Pero añadiendo que hay que “concluir, casi definitivamente, que la muerte de
las neuronas cerebrales no es una de las características del envejecimiento”.
Lo que le permite distinguirlo de las enfermedades neurodegenerativas que se
traduce en muerte neuronal. Solo una excepción: hay células cerebrales que sí
desaparecen o reducen con el envejecimiento; las dentritas y los contactos sinápticos,
punto en que retorna el profesor.
¡El estilo de
vida! Para Mora es la pieza clave de la vejez. El estilo de vida que se ha
llevado marcará a la persona el perfil de su envejecimiento.
El último capítulo
del libro, el que a modo de epílogo aborda las ideas de vejez, inmortalidad, mito,
sueño y realidades, es quizá el más destacable y profundo. El autor deja de ser
el profesor de neurología que nos agobia con estadísticas, teorías, dudas, células,
hormonas y sinapsis, y pasa a usar un lenguaje llano, como el que se exigía en el
teatro de Maese Pedro, aunque no dude en citar al bufón del Rey Lear cuando
dice: “No debieras haberte hecho viejo antes de haberte hecho sabio”.
El libro nos
recuerda que solo el hombre es el animal consciente de su finitud y su
inevitable muerte. “Solo la finitud del individuo da coherencia al cuadro biológico
de la existencia”. Pensar en la inmortalidad es soñar: soñar con un mito. Mora
nos dice: “Pienso que no sólo el pensamiento de la inmortalidad sino tan siquiera
la prolongación de la vida a ciertos límites, si no es con salud y dignidad, parece
en modo alguno deseable”. Pero frente al individuo se alza la sociedad, una
sociedad en que “la muerte se admite como un hecho natural, sí, pero ajeno
al vivir cotidiano del individuo”.
“El hombre está
y vive sólo. Y esa soledad se agranda en el hombre envejecido. Angustias, miserias,
desesperanzas y alegrías calan a un nivel de existencia íntima en el ser humano
que no son comunicables ni compartibles en sus cualidades más profundas”.

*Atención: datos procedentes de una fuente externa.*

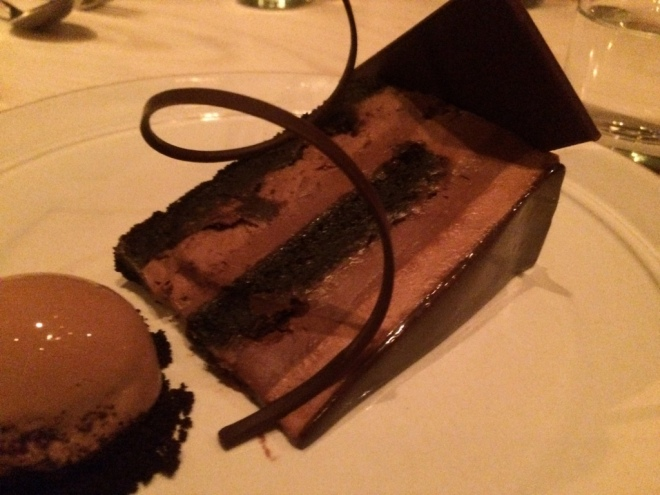 The richest most decadent chocolate gateau with a chocolate ice cream quenelle on the side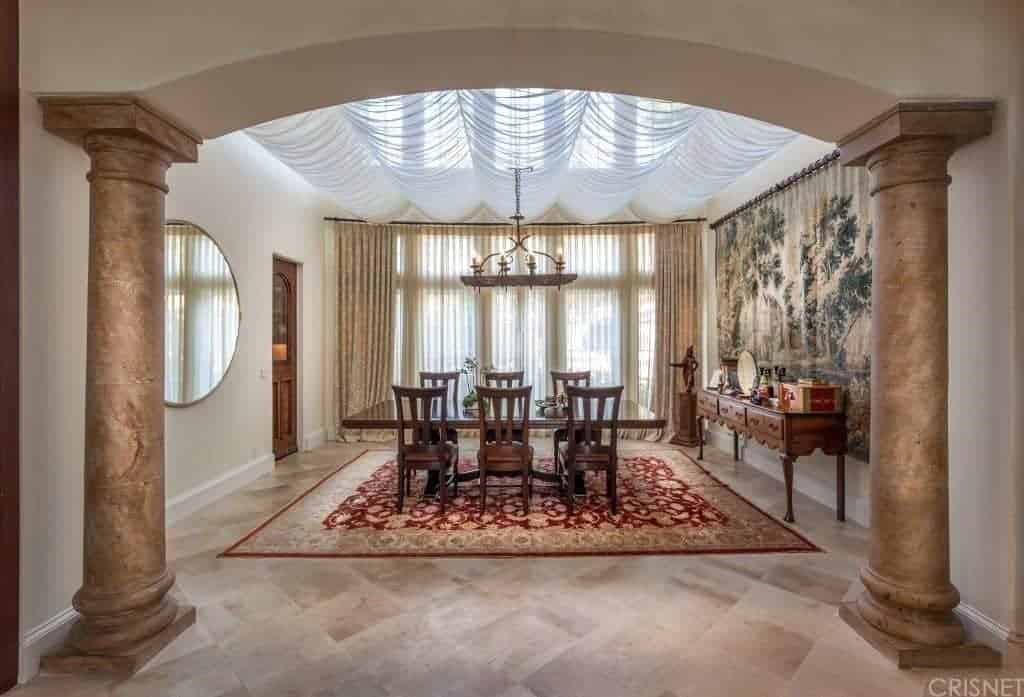 A pair of large columns form an archway leading us to this classic dining room with a round mirror and buffet table that complements the wooden dining set on a red bordered rug.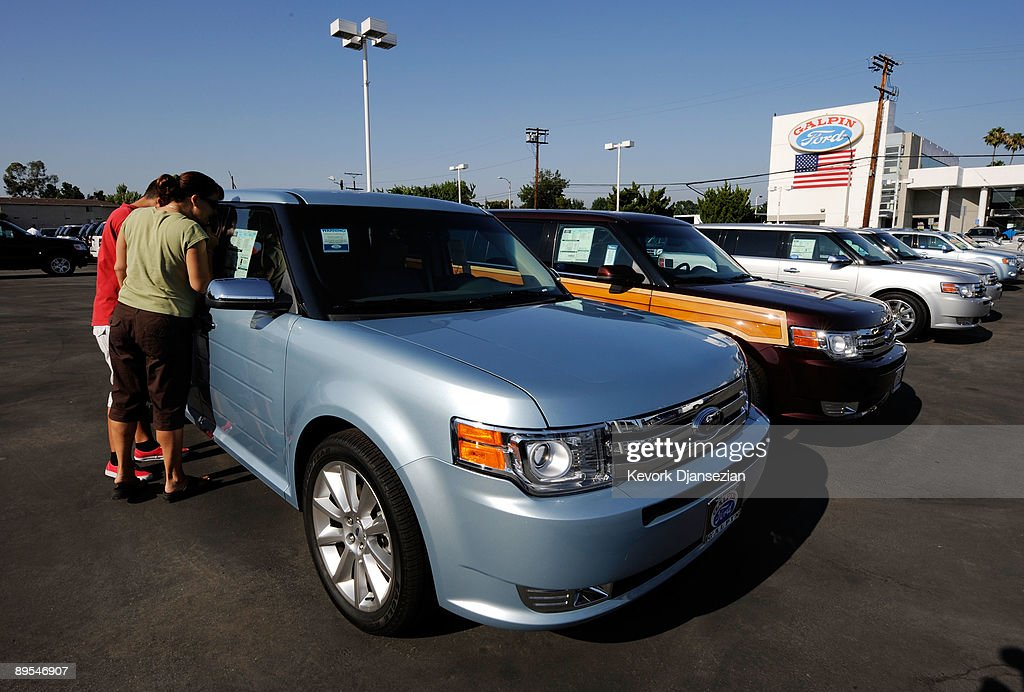 Leslee Gonzalez and her son Drew shop for a new Ford Flex taking advantage of the federal 'Cash For Clunkers' program as they attempt to trade in their 2003 Ford Expedition at Galpin Ford dealership on July 31, 2009 in Los Angeles, California. Shares of Ford Motor Co. soared Friday as investors expressed enthusiasm for increased vehicle demand under the 'cash-for-clunkers' program, which Congress is rushing to expand. Federal lawmakers are seeking an additional $2 billion to keep the popular program going after the initial $1 billion in funding ran out after a week.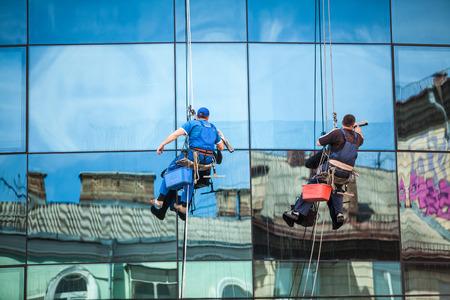 Two men cleaning window facade of skyscraper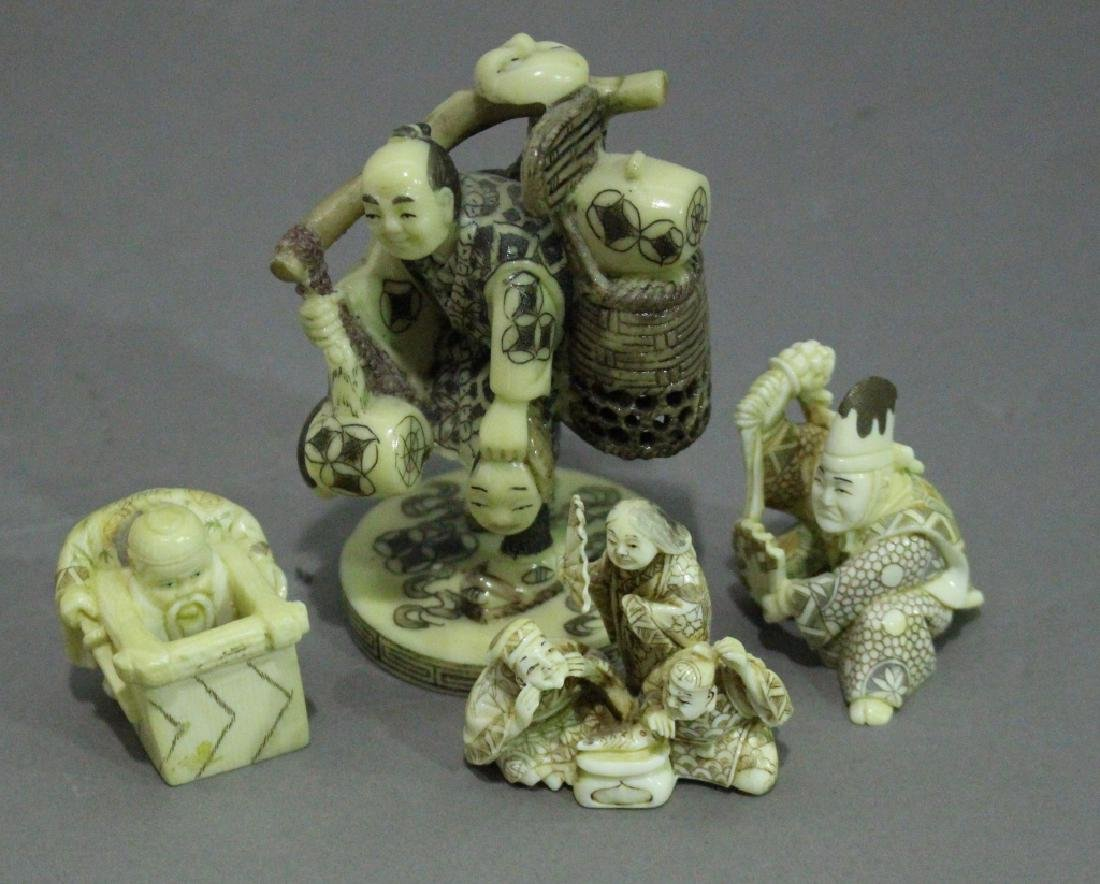 Group of Four Japanese Carved Figures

En estas frases Mora sintetiza a mi juicio su idea de la vejez. O del “hombre
envejecido” en la expresión más suave que emplea. En todo caso añade que “al
hombre envejecido se le acumulan las preguntas y le falta el tiempo”. Es
cuando “la dimensión religiosa más profunda arranca de ahí”. El libro no
va más allá.
“El sueño de la inmortalidad. Envejecimiento
cerebral: dogmas y esperanzas” (246 págs.) es un libro escrito por Francisco
Mora Teruel, registrado los años 2003 y 2014 y en esas mismas fechas lo fue su
editora Alianza Editorial del grupo Anaya. Esta segunda edición es la comentada.